◆ **PROBLEM DETAILS**
Please check the passage on mention extraction pipelines below and state which UMLS version the official SciSpacy library uses to create its linkers.

◆ **PASSAGE SHOWN**
────
For the mention extraction two pipelines are provided. One is using the SciSpacy library [1] to extract the mentions and link them in knowledge bases/vocabularies (e.g. UMLS [2], MESH, etc.). The other one is using the UMLS MetaMapLite [3] tool for mention extraction and mapping.

SciSpacy pipeline

The official SciSpacy library utilizes an older UMLS [2] version (2020AA) to train and create the linkers (char-3grams string overlap-based search). Follow the next steps to update the linkers:

• Download the new UMLS version [2] and store the files under the folder UMLS_update_SciSpacy.
• Execute the knowledge_base_creation.ipynb notebook to extract the processed knowledge bases (UMLS [2], GO [4], NCBI [5], SNOMEDCT_US [6], HPO [7], MESH [8], RXNORM [9], DRUGBANK [10], GS).
• Execute the tfidf_creation.ipynb notebook to create the linkers.
────
◆ **AVAILABLE DATA**
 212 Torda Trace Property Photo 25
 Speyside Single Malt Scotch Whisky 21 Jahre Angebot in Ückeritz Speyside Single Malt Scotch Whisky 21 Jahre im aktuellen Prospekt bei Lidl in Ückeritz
────
◆ **REPLY**
It uses UMLS version 2020AA.